## Task goal
Every line below is to be quoted exactly, with nothing added or dropped.

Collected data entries
● ● ● ●
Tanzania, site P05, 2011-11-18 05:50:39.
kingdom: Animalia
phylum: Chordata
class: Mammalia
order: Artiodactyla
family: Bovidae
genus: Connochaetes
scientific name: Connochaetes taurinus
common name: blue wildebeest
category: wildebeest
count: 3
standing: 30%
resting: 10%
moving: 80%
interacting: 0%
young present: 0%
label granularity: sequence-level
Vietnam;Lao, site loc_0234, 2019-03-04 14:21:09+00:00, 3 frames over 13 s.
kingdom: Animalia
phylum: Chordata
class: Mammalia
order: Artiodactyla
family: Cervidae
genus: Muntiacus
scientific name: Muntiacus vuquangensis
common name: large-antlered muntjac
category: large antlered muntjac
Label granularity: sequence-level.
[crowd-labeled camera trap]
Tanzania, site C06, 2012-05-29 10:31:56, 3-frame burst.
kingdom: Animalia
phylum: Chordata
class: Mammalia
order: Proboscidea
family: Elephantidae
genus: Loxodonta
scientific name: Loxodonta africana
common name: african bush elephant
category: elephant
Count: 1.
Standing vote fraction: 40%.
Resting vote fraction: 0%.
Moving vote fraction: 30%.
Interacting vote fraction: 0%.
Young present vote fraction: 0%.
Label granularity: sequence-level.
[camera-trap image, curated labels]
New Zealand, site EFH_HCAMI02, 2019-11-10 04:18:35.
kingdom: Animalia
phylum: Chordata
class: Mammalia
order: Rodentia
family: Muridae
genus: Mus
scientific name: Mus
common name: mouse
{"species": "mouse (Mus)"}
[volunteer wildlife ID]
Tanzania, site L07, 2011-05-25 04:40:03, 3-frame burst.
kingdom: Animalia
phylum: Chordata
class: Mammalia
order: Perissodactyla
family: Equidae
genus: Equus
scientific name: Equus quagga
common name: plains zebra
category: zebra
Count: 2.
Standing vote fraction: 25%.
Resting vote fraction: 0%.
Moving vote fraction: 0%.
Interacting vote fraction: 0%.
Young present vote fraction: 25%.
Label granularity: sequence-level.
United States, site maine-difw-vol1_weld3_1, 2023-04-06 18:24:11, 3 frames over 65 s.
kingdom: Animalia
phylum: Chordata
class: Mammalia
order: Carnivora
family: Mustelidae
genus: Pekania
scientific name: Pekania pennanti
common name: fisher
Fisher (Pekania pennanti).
● ● ● ●
## Written answer
Tanzania, site P05, 2011-11-18 05:50:39.
kingdom: Animalia
phylum: Chordata
class: Mammalia
order: Artiodactyla
family: Bovidae
genus: Connochaetes
scientific name: Connochaetes taurinus
common name: blue wildebeest
category: wildebeest
count: 3
standing: 30%
resting: 10%
moving: 80%
interacting: 0%
young present: 0%
label granularity: sequence-level
Vietnam;Lao, site loc_0234, 2019-03-04 14:21:09+00:00, 3 frames over 13 s.
kingdom: Animalia
phylum: Chordata
class: Mammalia
order: Artiodactyla
family: Cervidae
genus: Muntiacus
scientific name: Muntiacus vuquangensis
common name: large-antlered muntjac
category: large antlered muntjac
Label granularity: sequence-level.
[crowd-labeled camera trap]
Tanzania, site C06, 2012-05-29 10:31:56, 3-frame burst.
kingdom: Animalia
phylum: Chordata
class: Mammalia
order: Proboscidea
family: Elephantidae
genus: Loxodonta
scientific name: Loxodonta africana
common name: african bush elephant
category: elephant
Count: 1.
Standing vote fraction: 40%.
Resting vote fraction: 0%.
Moving vote fraction: 30%.
Interacting vote fraction: 0%.
Young present vote fraction: 0%.
Label granularity: sequence-level.
[camera-trap image, curated labels]
New Zealand, site EFH_HCAMI02, 2019-11-10 04:18:35.
kingdom: Animalia
phylum: Chordata
class: Mammalia
order: Rodentia
family: Muridae
genus: Mus
scientific name: Mus
common name: mouse
{"species": "mouse (Mus)"}
[volunteer wildlife ID]
Tanzania, site L07, 2011-05-25 04:40:03, 3-frame burst.
kingdom: Animalia
phylum: Chordata
class: Mammalia
order: Perissodactyla
family: Equidae
genus: Equus
scientific name: Equus quagga
common name: plains zebra
category: zebra
Count: 2.
Standing vote fraction: 25%.
Resting vote fraction: 0%.
Moving vote fraction: 0%.
Interacting vote fraction: 0%.
Young present vote fraction: 25%.
Label granularity: sequence-level.
United States, site maine-difw-vol1_weld3_1, 2023-04-06 18:24:11, 3 frames over 65 s.
kingdom: Animalia
phylum: Chordata
class: Mammalia
order: Carnivora
family: Mustelidae
genus: Pekania
scientific name: Pekania pennanti
common name: fisher
Fisher (Pekania pennanti).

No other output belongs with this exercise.